Director, Technology Risk

Details

Coinbase is looking for a creative and analytical Director of Technology Risk to join the Technology Risk leadership team and oversee the technology and security risk management program. The role will define, quantify, manage, and communicate risks to inform business decisions and make risk management operations applicable and usable for fast-moving technical teams across global time zones.
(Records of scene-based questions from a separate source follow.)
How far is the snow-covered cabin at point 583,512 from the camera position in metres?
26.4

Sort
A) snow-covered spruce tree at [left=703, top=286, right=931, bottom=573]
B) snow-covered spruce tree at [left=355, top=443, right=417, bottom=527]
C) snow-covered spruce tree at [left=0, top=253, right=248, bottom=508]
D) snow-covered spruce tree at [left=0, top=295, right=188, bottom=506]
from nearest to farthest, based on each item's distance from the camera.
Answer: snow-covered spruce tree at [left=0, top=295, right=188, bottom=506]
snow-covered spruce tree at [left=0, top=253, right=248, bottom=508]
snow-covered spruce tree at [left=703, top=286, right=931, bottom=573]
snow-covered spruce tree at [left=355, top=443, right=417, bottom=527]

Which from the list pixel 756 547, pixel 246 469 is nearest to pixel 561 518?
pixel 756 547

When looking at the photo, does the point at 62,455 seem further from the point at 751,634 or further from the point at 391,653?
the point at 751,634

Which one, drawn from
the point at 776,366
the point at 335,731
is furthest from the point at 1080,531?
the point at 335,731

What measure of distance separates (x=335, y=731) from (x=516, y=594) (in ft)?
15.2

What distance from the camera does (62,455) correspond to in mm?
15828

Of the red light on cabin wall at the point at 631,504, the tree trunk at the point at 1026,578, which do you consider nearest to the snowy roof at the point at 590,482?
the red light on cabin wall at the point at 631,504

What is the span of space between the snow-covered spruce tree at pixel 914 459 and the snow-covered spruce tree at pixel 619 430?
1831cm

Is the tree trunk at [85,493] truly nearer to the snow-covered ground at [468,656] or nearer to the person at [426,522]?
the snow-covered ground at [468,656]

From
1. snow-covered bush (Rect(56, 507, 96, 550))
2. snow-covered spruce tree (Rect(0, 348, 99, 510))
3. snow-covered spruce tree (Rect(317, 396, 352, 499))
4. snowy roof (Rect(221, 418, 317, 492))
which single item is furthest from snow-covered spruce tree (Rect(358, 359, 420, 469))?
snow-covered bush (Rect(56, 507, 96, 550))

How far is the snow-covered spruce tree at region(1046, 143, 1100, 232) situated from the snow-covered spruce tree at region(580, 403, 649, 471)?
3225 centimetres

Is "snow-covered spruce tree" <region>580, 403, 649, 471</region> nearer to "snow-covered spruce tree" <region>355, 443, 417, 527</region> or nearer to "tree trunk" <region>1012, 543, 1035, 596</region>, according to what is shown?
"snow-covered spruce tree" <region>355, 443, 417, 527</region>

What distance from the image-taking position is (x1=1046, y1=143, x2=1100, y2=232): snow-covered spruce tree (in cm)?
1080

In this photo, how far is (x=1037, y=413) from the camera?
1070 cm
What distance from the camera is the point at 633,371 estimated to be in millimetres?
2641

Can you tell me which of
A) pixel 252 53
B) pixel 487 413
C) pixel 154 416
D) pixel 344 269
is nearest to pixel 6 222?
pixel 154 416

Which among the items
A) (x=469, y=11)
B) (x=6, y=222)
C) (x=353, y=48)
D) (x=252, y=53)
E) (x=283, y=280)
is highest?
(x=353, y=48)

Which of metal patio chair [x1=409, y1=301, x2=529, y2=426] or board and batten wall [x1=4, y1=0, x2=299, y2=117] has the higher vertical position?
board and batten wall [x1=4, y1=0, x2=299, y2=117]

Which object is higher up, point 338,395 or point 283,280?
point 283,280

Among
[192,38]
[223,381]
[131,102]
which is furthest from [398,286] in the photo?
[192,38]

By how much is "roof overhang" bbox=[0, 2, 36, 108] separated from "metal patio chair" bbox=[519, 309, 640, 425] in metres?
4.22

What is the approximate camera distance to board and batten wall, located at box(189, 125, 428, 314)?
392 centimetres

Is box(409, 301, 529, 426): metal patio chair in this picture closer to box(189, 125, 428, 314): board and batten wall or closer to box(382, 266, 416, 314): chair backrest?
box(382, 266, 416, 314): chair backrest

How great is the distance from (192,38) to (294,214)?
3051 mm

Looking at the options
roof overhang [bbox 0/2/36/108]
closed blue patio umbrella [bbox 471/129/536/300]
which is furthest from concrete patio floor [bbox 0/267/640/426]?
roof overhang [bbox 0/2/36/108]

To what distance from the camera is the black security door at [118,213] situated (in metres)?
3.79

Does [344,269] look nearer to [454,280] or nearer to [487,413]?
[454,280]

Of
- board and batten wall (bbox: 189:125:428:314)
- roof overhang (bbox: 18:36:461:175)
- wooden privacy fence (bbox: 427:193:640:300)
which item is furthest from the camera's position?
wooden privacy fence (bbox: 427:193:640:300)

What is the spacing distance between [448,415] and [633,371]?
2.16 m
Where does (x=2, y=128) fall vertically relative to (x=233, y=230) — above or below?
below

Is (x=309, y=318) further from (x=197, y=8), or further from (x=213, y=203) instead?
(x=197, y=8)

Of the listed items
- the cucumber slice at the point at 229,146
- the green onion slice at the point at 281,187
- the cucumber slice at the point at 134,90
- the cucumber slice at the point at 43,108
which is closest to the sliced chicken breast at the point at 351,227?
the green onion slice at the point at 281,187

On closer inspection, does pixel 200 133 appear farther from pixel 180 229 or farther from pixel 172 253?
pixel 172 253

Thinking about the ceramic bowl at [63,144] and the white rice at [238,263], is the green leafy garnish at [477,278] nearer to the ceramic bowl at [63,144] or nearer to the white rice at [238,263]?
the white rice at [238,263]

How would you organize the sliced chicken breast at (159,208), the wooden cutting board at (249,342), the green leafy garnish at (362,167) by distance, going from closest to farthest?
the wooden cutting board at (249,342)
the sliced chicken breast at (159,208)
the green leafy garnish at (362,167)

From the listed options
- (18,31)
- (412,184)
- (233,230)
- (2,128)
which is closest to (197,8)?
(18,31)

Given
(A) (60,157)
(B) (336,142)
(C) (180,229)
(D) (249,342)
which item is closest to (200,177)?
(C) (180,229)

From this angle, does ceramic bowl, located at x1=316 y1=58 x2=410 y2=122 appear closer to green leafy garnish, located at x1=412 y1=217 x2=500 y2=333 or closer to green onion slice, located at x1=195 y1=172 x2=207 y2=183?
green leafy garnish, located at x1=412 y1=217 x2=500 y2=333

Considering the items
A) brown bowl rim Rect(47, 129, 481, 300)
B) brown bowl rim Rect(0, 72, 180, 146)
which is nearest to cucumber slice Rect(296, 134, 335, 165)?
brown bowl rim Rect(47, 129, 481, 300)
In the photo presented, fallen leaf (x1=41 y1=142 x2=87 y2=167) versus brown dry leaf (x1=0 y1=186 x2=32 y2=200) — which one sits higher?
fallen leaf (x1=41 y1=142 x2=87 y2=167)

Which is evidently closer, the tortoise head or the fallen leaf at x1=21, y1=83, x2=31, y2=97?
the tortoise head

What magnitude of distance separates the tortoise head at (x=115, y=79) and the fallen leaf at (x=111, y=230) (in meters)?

The company is remote-first but not remote-only; in-person participation is required throughout the year for team and company-wide offsites.

Responsibilities

• Lead and oversee the second-line technology and security risk team; define and drive the vision for a Technology Risk Management framework across the three lines of defense.
• Lead company-wide technology and security risk initiatives; collaborate with technology and security leadership to design and implement methods for identifying, surfacing, and reporting risks across the business.
• Build, grow, and coach a team of technology and security risk analysts; foster a culture of agility and innovation; provide ongoing performance feedback.
• Oversee implementation of risk policies, standards, and technologies to establish scalable processes that grow with the business.
• Facilitate periodic second-line technology and security risk assessments across production and corporate environments; enable teams to describe risks in both qualitative and quantitative terms.
• Ensure monitoring is in place for all risk treatment activities and maintain clear communication with risk owners.
• Collaborate with global stakeholders and international risk management partners to build a security risk management program that supports multiple entities, products, and global locations.
• Keep up with international regulations, emerging threats, forecasts, policies, and benchmarks, and integrate these into risk management methodologies and practices.
• Partner with Enterprise Risk Management (ERM) and Operational Risk programs to provide consistent second-line oversight.
• Develop communication plans to roll out the security risk program across the organization and provide ongoing education and support to teams.

Requirements

• 12+ years of relevant experience in technology risk, information security risk, IT audit, and/or a related domain, with 8+ years of management experience.
• Strong written and verbal communication skills; experience drafting project plans across multiple stakeholders, holding teams accountable, and producing final reports.
• Proven ability to embed risk management practices within operations.
• Knowledge of and experience with security and security risk standards and frameworks, such as the NIST Cybersecurity Framework, NIST RMF, COBIT, ISO 27005, DORA, and FAIR risk quantification methodology.
• Expertise in all phases of the risk management lifecycle and execution within a technology or security risk management program.
• Self-motivated, able to demonstrate a sense of urgency in high-intensity environments.
• Ability to shift between strategy and operations to drive program success.
• Ability to communicate with technical and non-technical stakeholders including senior management to drive alignment.
• Ability to turn incomplete, conflicting, or ambiguous inputs into action plans and drive clarity across roles and responsibilities.
• Ability to leverage data to inform decisions and make recommendations; manage multiple stakeholders and priorities simultaneously.
• Experience interacting with regulators.
• Knowledge of a cloud-services environment.
• Expertise in automation and building scalable solutions.

Nice to haves

• Fintech, tech, or financial services experience.
• Advanced knowledge of cloud computing, Google apps, JIRA, Confluence.
• Master's degree or equivalent combination of education and experience.
• Quantitative modeling and data visualization experience.
• Prior crypto experience and demonstrated interest in cryptocurrencies and blockchain technologies.
• Information security risk management qualifications like CRISC, CISM, CISA.

Compensation

• Pay Range: $267,325 — $314,500 USD (target annual salary; full-time offers also include target bonus, target equity, and benefits).

Benefits & Other Details

• Benefits include medical, dental, vision, HSA contributions, disability and life insurance, 401(k) with company match, wellness stipend, mobile/internet reimbursement, connections stipend, volunteer time off, fertility counseling and benefits, generous time off/leave policy, and the option to get paid in digital currency.
• Job #: P62059
• #LI-Remote
• Coinbase is an equal opportunity employer and provides reasonable accommodations for applicants with disabilities.